Chronique de Delphine Saintemarie

Librairie La Librairie du Poussin (Itteville)

Un roman qui nous plonge au cœur de l’enfance et des souvenirs de l’auteure mais aussi de sa quête d’identité. Sans aucun doute le plus personnel et le plus percutant des romans de Nina Bouraoui.
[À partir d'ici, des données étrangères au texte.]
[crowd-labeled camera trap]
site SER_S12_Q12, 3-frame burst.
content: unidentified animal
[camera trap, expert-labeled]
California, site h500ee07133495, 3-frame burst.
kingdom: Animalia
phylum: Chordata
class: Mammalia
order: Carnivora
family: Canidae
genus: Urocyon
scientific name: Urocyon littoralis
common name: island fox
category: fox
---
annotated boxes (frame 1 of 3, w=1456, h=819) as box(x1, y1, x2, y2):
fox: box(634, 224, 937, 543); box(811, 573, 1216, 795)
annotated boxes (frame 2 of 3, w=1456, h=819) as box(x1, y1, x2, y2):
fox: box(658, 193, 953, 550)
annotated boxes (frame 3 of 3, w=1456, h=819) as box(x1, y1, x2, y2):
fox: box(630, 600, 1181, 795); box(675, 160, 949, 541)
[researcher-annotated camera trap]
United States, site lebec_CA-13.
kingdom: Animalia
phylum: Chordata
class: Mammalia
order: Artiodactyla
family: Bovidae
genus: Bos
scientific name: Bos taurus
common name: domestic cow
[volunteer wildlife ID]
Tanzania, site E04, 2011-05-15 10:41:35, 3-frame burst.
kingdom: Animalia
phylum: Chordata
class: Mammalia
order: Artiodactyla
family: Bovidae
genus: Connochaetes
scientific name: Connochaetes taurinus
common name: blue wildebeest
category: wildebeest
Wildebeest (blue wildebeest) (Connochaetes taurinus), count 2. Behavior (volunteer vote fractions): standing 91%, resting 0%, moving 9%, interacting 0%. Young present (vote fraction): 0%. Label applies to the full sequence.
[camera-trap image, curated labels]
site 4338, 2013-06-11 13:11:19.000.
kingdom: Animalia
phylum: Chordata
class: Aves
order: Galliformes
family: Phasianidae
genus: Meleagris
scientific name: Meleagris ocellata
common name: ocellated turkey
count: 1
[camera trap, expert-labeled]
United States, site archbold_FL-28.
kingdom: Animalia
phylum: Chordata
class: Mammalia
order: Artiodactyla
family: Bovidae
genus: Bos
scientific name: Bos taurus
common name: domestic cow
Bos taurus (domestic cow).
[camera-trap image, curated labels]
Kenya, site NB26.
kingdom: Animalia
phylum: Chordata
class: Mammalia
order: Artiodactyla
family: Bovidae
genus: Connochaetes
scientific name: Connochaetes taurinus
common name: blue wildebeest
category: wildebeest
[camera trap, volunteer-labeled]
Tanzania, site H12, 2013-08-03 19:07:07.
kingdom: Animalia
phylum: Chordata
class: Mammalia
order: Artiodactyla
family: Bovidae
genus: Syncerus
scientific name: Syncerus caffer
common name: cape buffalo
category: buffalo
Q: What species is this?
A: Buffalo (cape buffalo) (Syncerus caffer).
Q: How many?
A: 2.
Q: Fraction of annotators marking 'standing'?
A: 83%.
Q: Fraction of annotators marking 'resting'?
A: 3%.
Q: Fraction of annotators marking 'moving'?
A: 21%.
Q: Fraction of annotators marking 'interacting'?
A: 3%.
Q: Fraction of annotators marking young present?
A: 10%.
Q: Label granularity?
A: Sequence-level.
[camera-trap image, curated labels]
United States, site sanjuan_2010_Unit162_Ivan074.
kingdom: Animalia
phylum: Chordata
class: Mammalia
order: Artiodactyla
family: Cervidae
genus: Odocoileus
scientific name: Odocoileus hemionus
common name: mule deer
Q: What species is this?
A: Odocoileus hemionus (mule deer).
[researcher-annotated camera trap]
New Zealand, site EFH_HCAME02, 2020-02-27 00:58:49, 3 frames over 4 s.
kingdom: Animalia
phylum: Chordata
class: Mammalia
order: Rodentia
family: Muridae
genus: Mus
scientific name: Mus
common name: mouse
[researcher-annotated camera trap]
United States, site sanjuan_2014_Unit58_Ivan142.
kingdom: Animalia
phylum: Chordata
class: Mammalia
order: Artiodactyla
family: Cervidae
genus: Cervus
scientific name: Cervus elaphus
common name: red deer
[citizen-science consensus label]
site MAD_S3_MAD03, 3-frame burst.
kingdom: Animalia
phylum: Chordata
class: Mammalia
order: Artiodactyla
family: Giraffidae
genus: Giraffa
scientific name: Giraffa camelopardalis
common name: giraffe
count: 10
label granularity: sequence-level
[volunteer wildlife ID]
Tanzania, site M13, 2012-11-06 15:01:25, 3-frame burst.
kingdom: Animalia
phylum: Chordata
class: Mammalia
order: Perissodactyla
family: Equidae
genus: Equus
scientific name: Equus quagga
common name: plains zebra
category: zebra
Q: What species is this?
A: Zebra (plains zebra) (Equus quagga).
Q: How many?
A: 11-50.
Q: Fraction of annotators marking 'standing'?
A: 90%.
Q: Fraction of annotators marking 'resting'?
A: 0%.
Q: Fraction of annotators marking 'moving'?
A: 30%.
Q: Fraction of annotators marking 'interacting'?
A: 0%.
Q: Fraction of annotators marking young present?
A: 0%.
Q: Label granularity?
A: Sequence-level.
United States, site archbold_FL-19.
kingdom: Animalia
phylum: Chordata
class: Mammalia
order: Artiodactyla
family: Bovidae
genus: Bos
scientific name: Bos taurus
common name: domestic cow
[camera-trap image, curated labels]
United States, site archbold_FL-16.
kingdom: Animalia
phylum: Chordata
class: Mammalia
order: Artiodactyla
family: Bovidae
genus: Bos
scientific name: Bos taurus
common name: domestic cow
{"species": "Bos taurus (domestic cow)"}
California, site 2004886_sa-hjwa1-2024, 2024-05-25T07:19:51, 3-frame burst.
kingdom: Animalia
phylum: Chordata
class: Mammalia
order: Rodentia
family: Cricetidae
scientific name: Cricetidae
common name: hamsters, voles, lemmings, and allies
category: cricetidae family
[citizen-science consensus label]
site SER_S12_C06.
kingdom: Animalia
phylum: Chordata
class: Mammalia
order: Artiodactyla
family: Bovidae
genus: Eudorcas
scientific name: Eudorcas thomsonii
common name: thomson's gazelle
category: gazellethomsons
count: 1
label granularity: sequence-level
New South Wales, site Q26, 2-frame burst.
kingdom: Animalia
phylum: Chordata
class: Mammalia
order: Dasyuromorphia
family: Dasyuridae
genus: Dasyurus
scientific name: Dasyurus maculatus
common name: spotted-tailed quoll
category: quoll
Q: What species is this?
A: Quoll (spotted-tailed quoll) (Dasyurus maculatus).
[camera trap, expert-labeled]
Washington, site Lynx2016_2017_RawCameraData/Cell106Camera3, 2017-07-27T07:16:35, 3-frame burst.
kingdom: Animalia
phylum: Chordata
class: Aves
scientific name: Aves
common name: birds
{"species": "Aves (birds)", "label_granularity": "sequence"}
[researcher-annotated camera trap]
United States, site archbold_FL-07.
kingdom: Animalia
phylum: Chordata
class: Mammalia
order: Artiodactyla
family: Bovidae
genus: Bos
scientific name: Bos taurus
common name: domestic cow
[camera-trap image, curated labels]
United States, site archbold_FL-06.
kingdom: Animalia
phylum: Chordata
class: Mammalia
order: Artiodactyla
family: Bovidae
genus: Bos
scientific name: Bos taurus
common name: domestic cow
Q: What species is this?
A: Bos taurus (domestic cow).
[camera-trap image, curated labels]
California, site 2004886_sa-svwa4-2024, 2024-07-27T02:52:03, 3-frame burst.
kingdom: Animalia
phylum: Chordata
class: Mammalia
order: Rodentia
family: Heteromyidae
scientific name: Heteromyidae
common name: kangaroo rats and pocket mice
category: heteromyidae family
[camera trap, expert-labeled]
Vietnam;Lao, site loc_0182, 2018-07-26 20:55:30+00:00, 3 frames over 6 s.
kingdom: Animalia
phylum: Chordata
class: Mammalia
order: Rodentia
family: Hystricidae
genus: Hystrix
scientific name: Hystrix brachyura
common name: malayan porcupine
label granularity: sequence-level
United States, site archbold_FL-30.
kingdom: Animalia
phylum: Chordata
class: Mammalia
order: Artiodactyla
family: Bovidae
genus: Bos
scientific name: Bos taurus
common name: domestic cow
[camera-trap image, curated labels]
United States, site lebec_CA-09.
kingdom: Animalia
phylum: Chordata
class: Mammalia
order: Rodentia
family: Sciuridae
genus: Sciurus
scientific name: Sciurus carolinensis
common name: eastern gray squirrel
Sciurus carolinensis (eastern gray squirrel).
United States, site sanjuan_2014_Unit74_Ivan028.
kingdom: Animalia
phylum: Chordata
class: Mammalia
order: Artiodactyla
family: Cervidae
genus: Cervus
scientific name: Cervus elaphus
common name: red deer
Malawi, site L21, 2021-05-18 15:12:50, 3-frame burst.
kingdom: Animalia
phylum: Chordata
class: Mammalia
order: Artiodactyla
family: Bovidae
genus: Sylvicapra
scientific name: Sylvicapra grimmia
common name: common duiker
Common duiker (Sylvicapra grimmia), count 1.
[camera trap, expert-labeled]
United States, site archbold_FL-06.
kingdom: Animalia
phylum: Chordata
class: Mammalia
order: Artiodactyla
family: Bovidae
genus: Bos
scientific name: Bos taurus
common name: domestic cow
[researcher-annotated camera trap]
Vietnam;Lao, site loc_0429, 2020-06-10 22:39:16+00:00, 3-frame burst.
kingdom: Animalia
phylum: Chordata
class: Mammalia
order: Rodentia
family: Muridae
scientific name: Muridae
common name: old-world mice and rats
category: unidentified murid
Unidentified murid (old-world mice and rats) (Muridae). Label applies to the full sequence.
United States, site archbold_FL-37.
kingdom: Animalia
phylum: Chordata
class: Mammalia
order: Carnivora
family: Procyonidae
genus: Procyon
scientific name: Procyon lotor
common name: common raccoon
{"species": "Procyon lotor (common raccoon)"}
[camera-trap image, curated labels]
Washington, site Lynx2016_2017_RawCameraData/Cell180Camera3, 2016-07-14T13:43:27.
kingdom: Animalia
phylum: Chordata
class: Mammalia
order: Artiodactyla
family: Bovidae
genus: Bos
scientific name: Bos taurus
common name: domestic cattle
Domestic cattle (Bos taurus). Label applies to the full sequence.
Difficile de parler de ce livre sans en dévoiler l’essence et la composition. Tout se mêle, s’entremêle : les souvenirs, le savoir, le devenir et l’être. C’est aussi une histoire avec l’écriture devenue un refuge essentiel à l’équilibre de l’auteure. Ce roman nous fait voyager entre l’Algérie et la France, selon le rythme des souvenirs couchés sur le papier. On navigue entre différentes années avec une fluidité déconcertante. L’histoire personnelle se mélange parfois avec la grande, ce qui la rend d’autant plus intéressante. C’est le récit d’une petite fille qui nous fait partager des fragments de son enfance en Algérie, du climat qui y règne, de la prise de conscience de son identité, de la place importante qu’occupe sa mère avec qui elle a une relation fusionnelle. C’est tenter d’expliquer avec des mots d’adulte les images camouflées de l’enfance. C’est l’histoire d’une jeune femme qui ose devenir celle qu’elle est, dans une France où l’homosexualité ne s’affiche pas ou peu en dehors des clubs. Ce sont ces soirées au Kat où l’on cherche des réponses au questionnement de l’être, un endroit où l’on peut être soi-même sans éprouver une quelconque honte. Mais aussi l’expérience des premiers émois, la première histoire et le premier chagrin d’amour sans amour réciproque. De souvenirs en souvenirs, on ressent une certaine urgence pour l’auteure à écrire les sensations, les images, les questions et les quelques réponses trouvées. Les dernières pages sont percutantes, remplies d’une sensibilité quasi poétique, une ode à l’espérance. Une musique est citée au milieu des pages et je pense qu’elle résume parfaitement l’ambiance de ce roman : écoutez donc « Breakfast in America » de Supertramp au lever de rideau ! « Tous les hommes désirent naturellement savoir », selon Aristote. Je rajouterais que Nina Bouraoui a su mettre sa quête de savoir au profit du désir que l’on peut éprouver envers l’autre. Peut-être ce roman vous aiguillera-t-il dans vos réflexions intérieures ?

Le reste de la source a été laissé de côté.